◆ Consignes
A) Indiquez si chacune des affirmations suivantes concorde avec le texte extrait, en répondant par oui ou par non et en citant les mots du texte qui tranchent. (i) Le nouveau livre de Jean-Marie Rouart est présenté comme un roman. (ii) Jean-Marie Rouart est qualifié d’académicien. (iii) L’auteur relate ses souvenirs d’enfance sans la moindre ironie.
B) Répondez aux questions suivantes à l’aide du texte extrait.
(i) Quels noms résonnent dans l’histoire de famille dont l’auteur est l’héritier ?
(ii) À quoi Jean-Marie Rouart s’est-il toujours opposé en non-conformiste convaincu ?
(iii) Entre quoi son enfance a-t-elle été ballottée ?
C) Recopiez fidèlement le passage du texte extrait qui va de « L’auteur conduit le » jusqu’à « sous-titre du livre. ».

◆ Texte extrait
● ● ● ● ● ● ●
L’invraisemblable confusion de la vie
«Mes révoltes»: les leçons d’une existence faite de passions et de révoltes racontées par Jean-Marie Rouart
Qui aurait soupçonné derrière la bonhomie joviale de cet Académicien respectable, intellectuel posé et affable, écrivain renommé et journaliste non moins réputé, un ancien révolté, l’écorché d’une jeunesse mal vécue et d’une vie qui lui aura fait subir autant de coups douloureux qu’offert de sublimes moments de bonheur? Certes, ceux qui sont un tant soit peu familiers avec le parcours de Jean-Marie Rouart n’ignorent pas ces révoltes dont il a pu faire preuve face au pouvoir maléfique d’une société à laquelle il s’est toujours opposé en non-conformiste convaincu et noble trublion, et dont il parle dans son nouveau livre – curieusement libellé comme roman alors qu’il s’agit d’un témoignage personnel dans le sens le plus biographique du terme – avec une émouvante franchise.
C’est avec un délicieux détachement ironique et non sans une subtile autodérision que JeanMarie Rouart raconte dans «Mes révoltes» ses souvenirs d’une enfance ballottée entre touffeur bourgeoise et doux privilèges, celle d’un héritier d’une histoire de famille où résonnent les noms des Manet, Renoir, Morisot, Valéry, et le souci de gagner son rang dans une société qui s’éloignait à pas de géants de ses propres valeurs et moyens.
L’auteur conduit le lecteur sur les traces d’une existence, la sienne, que, longtemps, il peinait à mettre au diapason de ses rêves et de ses passions, qui ne se révélèrent à lui qu’au moment où la littérature entra dans sa vie – et qui alors prit cette fascinante dimension romanesque qui justifie le sous-titre du livre.
● ● ● ● ● ● ●
◆ Données
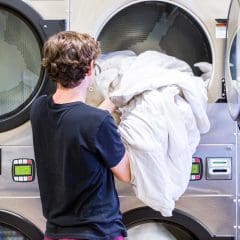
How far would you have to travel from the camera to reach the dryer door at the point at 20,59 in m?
2.12

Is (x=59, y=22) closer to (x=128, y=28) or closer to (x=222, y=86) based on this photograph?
(x=128, y=28)

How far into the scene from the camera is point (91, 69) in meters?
1.56

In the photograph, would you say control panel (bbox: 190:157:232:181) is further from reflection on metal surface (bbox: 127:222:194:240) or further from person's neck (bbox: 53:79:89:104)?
person's neck (bbox: 53:79:89:104)

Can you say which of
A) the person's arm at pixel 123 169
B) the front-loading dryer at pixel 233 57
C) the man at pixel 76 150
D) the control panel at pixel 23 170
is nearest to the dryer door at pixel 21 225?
the control panel at pixel 23 170

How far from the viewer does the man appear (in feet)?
4.93

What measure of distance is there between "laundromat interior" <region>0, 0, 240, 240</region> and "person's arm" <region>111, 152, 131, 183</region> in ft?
1.60

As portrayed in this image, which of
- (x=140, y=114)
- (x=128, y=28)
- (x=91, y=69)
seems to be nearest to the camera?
(x=91, y=69)

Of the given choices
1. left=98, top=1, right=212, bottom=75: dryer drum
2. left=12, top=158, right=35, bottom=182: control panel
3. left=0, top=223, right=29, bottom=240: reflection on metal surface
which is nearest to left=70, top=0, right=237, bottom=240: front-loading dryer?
left=98, top=1, right=212, bottom=75: dryer drum

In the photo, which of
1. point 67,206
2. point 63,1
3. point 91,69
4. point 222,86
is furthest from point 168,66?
point 67,206

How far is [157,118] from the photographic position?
184cm

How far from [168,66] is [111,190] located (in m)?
0.74

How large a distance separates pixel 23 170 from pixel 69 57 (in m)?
0.81

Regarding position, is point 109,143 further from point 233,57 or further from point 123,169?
point 233,57

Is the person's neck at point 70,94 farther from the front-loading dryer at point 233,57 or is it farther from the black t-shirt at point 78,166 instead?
the front-loading dryer at point 233,57
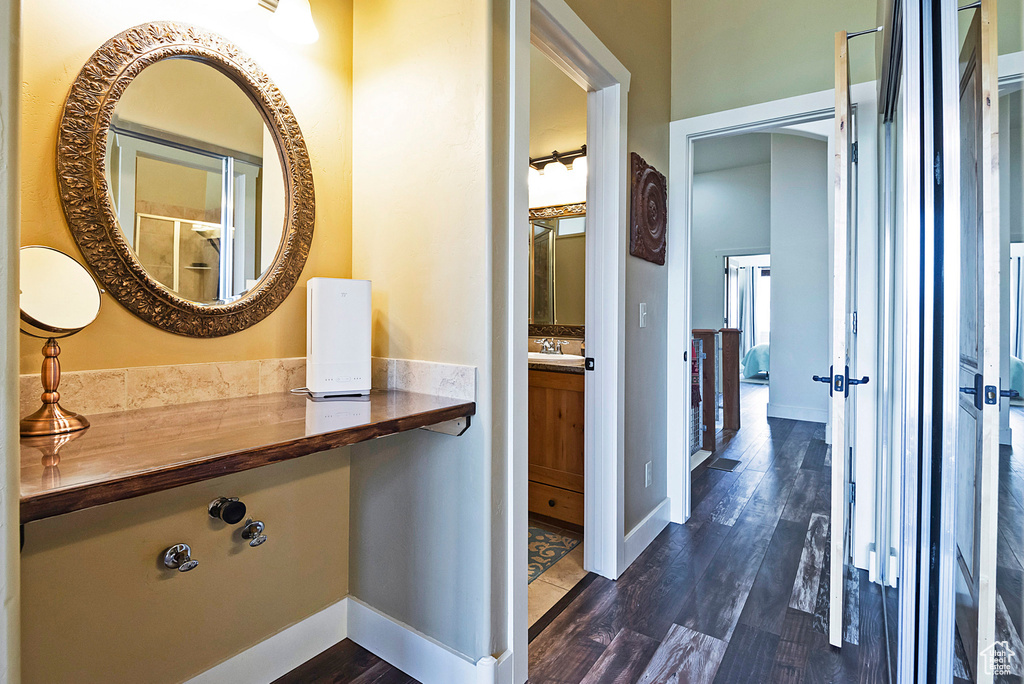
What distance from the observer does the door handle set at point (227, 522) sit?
50.4 inches

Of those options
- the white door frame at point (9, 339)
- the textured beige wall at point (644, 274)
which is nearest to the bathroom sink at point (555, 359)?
the textured beige wall at point (644, 274)

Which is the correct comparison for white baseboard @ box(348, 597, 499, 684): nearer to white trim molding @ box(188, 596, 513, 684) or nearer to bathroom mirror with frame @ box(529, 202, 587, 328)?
white trim molding @ box(188, 596, 513, 684)

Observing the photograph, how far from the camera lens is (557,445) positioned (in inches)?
105

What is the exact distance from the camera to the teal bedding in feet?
29.8

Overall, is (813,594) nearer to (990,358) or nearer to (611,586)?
(611,586)

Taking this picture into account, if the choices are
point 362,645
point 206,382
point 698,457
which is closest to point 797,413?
point 698,457

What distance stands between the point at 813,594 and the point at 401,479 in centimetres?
169

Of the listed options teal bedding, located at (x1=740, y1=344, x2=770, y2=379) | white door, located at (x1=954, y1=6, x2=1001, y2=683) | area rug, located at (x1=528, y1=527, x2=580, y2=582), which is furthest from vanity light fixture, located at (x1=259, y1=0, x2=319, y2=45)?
teal bedding, located at (x1=740, y1=344, x2=770, y2=379)

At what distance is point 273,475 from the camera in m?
1.52

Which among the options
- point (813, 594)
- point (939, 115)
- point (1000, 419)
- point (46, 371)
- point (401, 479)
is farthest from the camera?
point (813, 594)

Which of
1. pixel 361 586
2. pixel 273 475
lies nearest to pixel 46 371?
pixel 273 475

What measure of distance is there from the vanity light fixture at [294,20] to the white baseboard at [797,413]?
5636 millimetres

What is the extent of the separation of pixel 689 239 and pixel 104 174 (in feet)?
8.08

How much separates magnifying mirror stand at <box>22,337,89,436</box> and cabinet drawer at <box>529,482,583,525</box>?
2076 mm
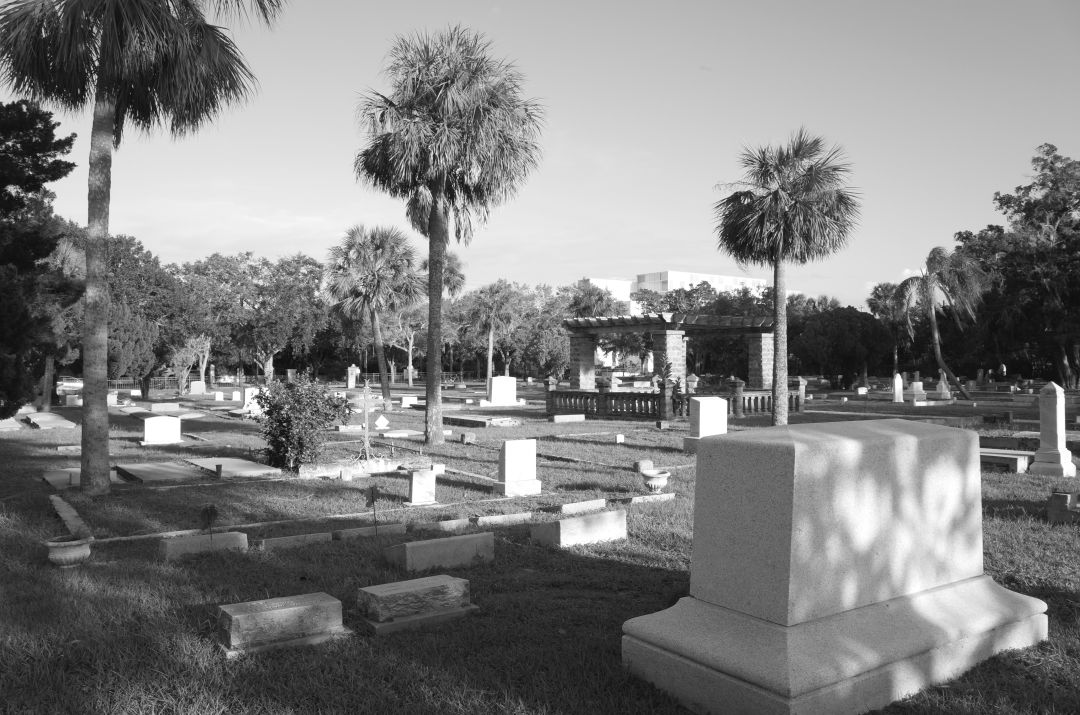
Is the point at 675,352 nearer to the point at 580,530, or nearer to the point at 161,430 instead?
the point at 161,430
● ● ● ● ● ● ●
◆ Réponses
A)
(i) Oui : « curieusement libellé comme roman »
(ii) Oui : « cet Académicien respectable »
(iii) Non : « avec un délicieux détachement ironique et non sans une subtile autodérision »

B)
(i) Manet, Renoir, Morisot et Valéry.
(ii) À une société au pouvoir maléfique.
(iii) Entre touffeur bourgeoise et doux privilèges.

C)
L’auteur conduit le lecteur sur les traces d’une existence, la sienne, que, longtemps, il peinait à mettre au diapason de ses rêves et de ses passions, qui ne se révélèrent à lui qu’au moment où la littérature entra dans sa vie – et qui alors prit cette fascinante dimension romanesque qui justifie le sous-titre du livre.